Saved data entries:
○ ○ ○ ○ ○ ○ ○

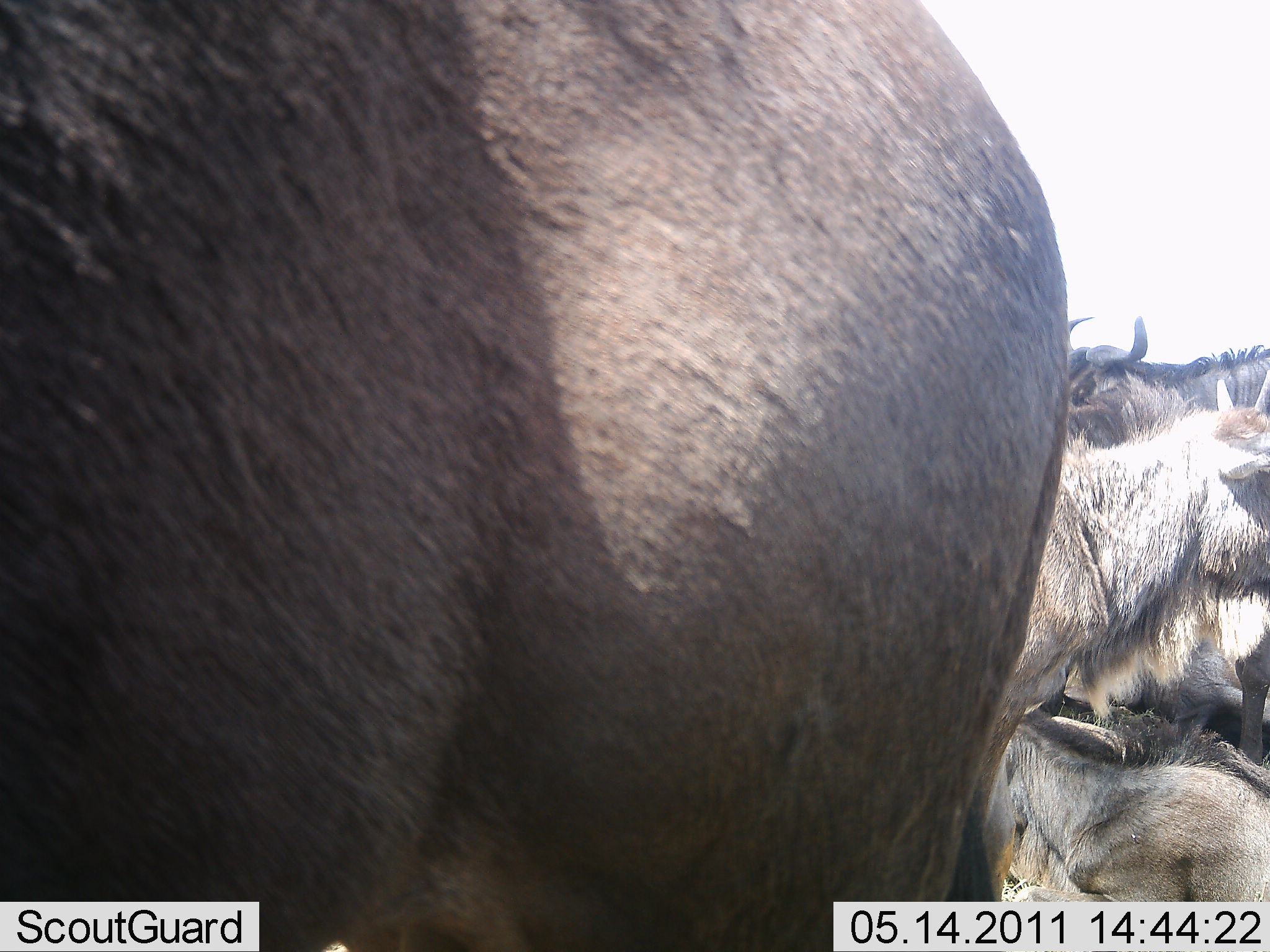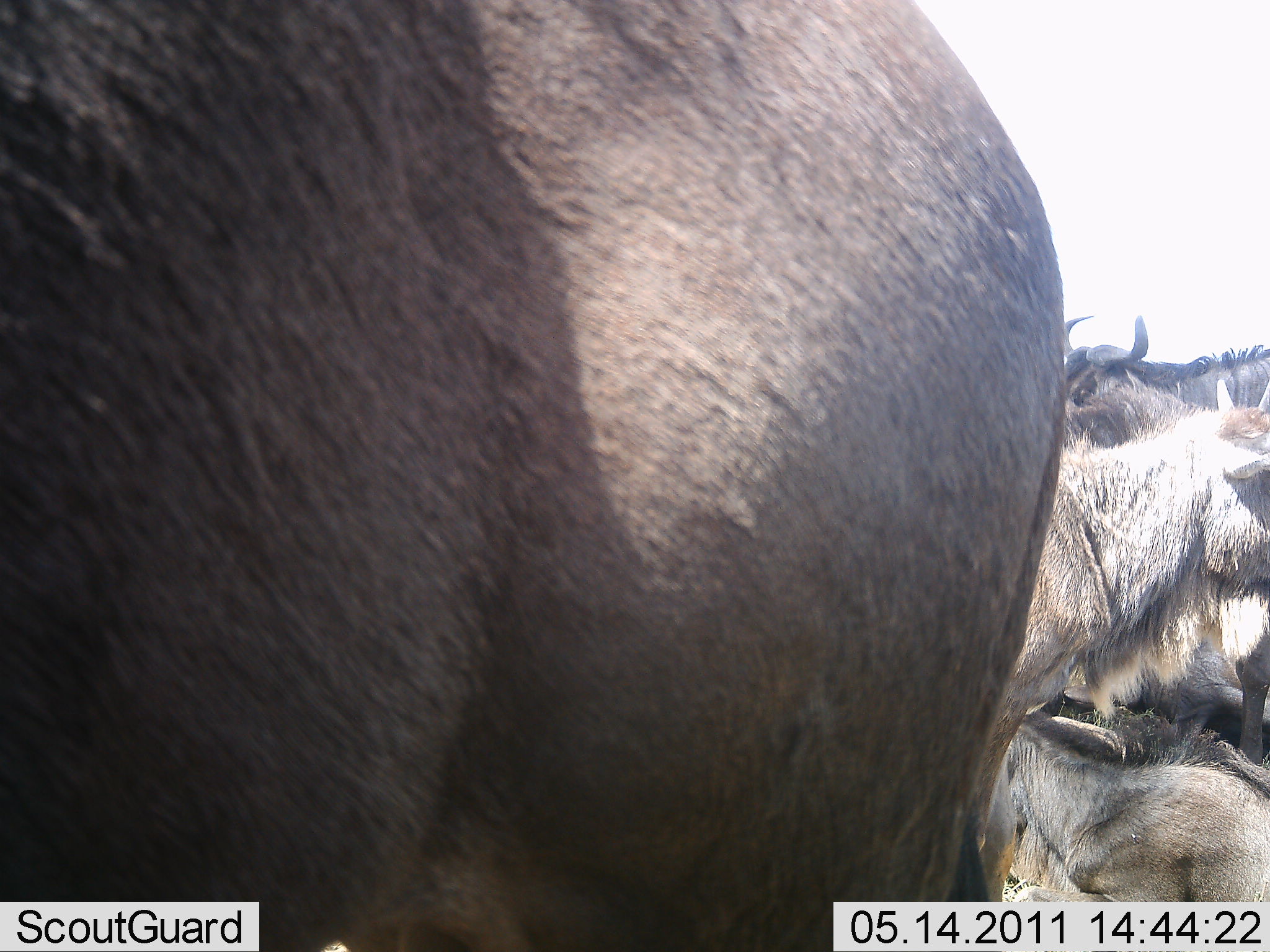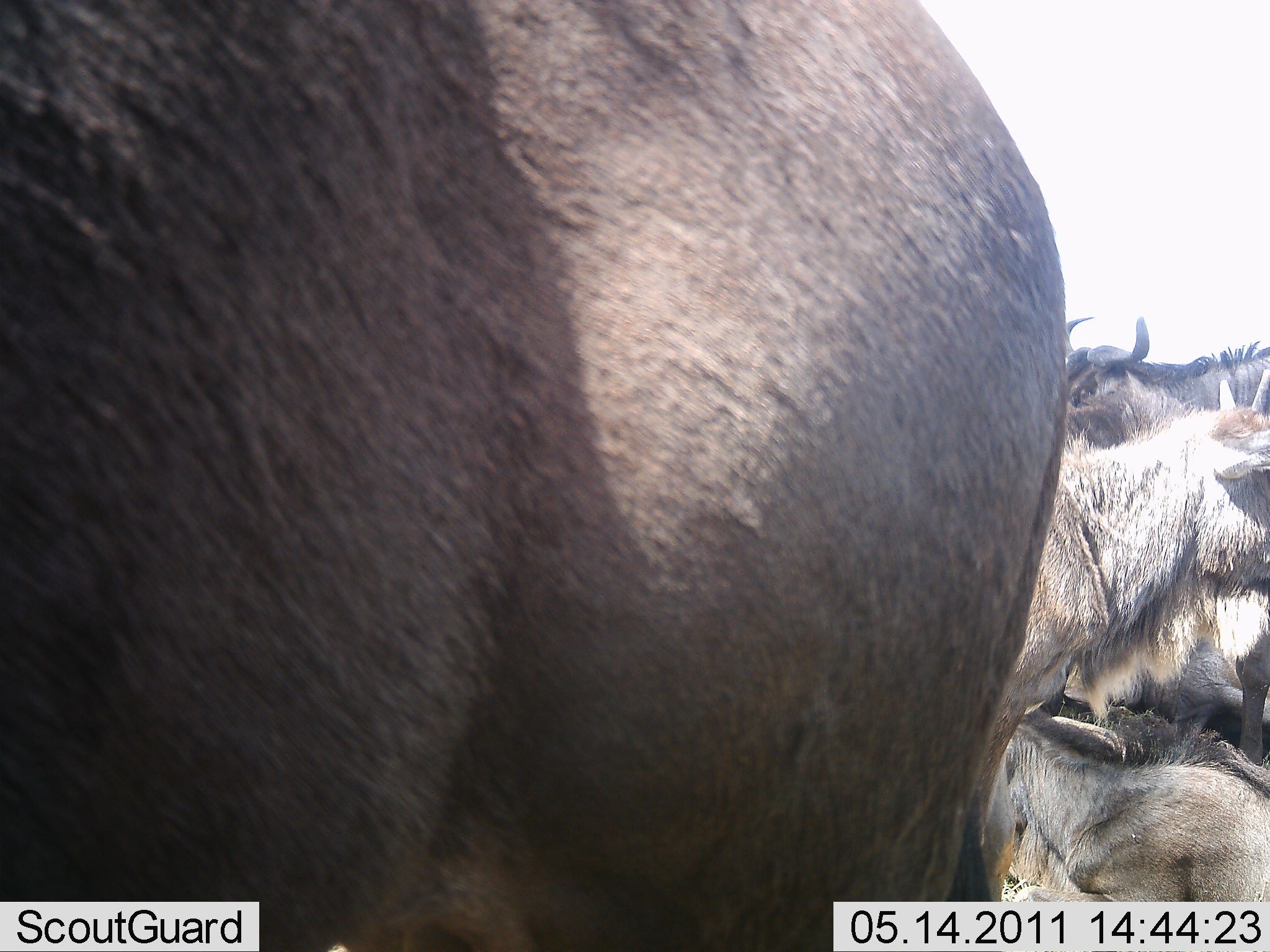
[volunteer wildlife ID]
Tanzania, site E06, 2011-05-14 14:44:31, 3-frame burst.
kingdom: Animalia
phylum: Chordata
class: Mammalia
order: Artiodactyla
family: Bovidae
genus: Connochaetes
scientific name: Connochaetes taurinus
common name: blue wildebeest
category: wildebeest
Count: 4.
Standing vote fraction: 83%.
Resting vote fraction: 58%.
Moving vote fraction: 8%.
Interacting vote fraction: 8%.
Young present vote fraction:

○ ○ ○ ○ ○ ○ ○

Goal of the exercise:
When the line containing "scientific name: Connochaetes taurinus" is found in the records above, restate it and every later line word for word through the last one, and nothing more.

Written response:
scientific name: Connochaetes taurinus
common name: blue wildebeest
category: wildebeest
Count: 4.
Standing vote fraction: 83%.
Resting vote fraction: 58%.
Moving vote fraction: 8%.
Interacting vote fraction: 8%.
Young present vote fraction:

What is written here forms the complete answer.